Luego le dio la espalda a la puerta izquierda al tiempo que se erguía un poco porque se había inclinado para sujetar la banda de seguridad, y en aquel entretanto afiancé el pie de apoyo, giré la cadera y le aticé un codazo en el puente de la nariz, un porrazo en un suave ángulo descendente. Se le doblaron las rodillas y la cabeza, que se le fue hacia atrás, rebotó contra la puerta y produjo un retumbo metálico. Pero no vi lo que le pasó a continuación, porque para entonces ya me había dado la vuelta en sentido contrario a las agujas del reloj, había apartado de en medio a Casey Nice y le había soltado el mismo codazo al primer tipo, que era grande y fuerte, pero no un luchador, cosa que saltaba a la vista. Puede que se hubiera vuelto un comodón, confiando en su reputación y apariencia. Que hiciera años que no se metía en una pelea. La única manera de enfrentarse a un codazo repentino es girarte, moverte hacia delante y recibirlo en la parte carnosa del brazo, la superior, lo que siempre resulta doloroso y a veces incluso te lo deja dormido, aunque, por lo general, evita que te tumben. Pero él se movió en la dirección contraria. Eligió la opción equivocada. Se elevó un poco y se echó hacia atrás, con el mentón levantado y la esperanza de esquivar el golpe, cosa que no consiguió, y que jamás habría conseguido de esa manera. El codo le dio de lleno en el cuello, perfectamente horizontal, como una barra de hierro a casi cincuenta kilómetros por hora. La velocidad es importante, como en el béisbol o a la hora de tirar abajo una puerta, y la garganta del ser humano está llena de cartílagos y huesecillos vulnerables. Noté cómo mi codo se los machacaba y me volví como un rayo hacia el otro tipo, que, por lo visto, no necesitaba más lecciones. Estaba sentado en el suelo, recostado contra la puerta izquierda, sangrando por la nariz. Así que me di la vuelta de nuevo y vi al tipo al que le había asestado el codazo en la garganta tumbado en la calzada cuan largo era. Tosía y resollaba, y se llevaba la mano a la tráquea.

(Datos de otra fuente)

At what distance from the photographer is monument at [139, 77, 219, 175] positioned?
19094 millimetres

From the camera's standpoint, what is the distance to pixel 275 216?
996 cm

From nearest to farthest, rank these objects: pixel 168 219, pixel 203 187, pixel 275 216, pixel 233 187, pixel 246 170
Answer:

Me arrodillé a su lado y lo cacheé. No llevaba pistola. Ni cuchillo. Me volví hacia el que permanecía sentado. No llevaba pistola. No llevaba cuchillo. Porque estábamos a plena luz del día, supuse. Aquello era Londres.

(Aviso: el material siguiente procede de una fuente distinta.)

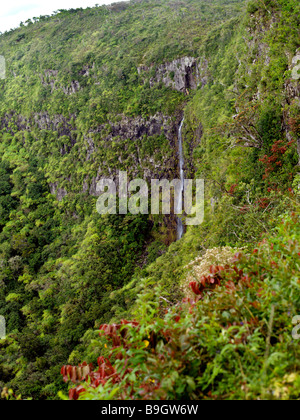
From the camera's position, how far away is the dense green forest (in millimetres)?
2205

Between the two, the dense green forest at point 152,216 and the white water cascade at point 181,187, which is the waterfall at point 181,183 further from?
the dense green forest at point 152,216

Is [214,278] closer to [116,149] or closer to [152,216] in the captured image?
[152,216]

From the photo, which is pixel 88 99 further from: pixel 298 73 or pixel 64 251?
pixel 298 73

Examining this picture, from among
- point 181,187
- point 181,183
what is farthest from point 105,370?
point 181,183

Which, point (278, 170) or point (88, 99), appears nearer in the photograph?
point (278, 170)

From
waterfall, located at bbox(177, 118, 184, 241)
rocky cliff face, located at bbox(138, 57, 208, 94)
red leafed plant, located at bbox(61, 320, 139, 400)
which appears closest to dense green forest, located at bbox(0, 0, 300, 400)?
red leafed plant, located at bbox(61, 320, 139, 400)

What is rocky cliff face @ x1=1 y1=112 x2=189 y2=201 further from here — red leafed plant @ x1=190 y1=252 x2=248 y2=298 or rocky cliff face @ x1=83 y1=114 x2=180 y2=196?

Casey Nice apareció en mi línea de visión, pasmada. Palidísima.
—Pero ¿qué coño ha hecho? —me preguntó.
—Lo de hablar, luego —le respondí—. Estamos en la calle. Antes, metámoslos en la furgoneta.
El que yacía tumbado apenas respiraba. Lo agarré de la pechera de la gabardina, lo levanté y lo giré de forma que su cabeza y sus hombros quedaran dentro de la furgoneta. Después, empujé el resto del cuerpo hacia el interior. Acto seguido hice lo mismo con el otro, pero agarrándolo por detrás, del cuello de la gabardina y del cinturón, porque estaba sangrando mucho por la nariz y no quería que me dejase manchas en la ropa o pegajosas las manos. Aparté las bandas de seguridad con el pie, cerré las puertas y comprobé la manilla. Bien cerrada.
—¿Por qué lo ha hecho? —quiso saber Casey Nice.
—Ha dicho usted que no podíamos permitirnos retrasos —le contesté.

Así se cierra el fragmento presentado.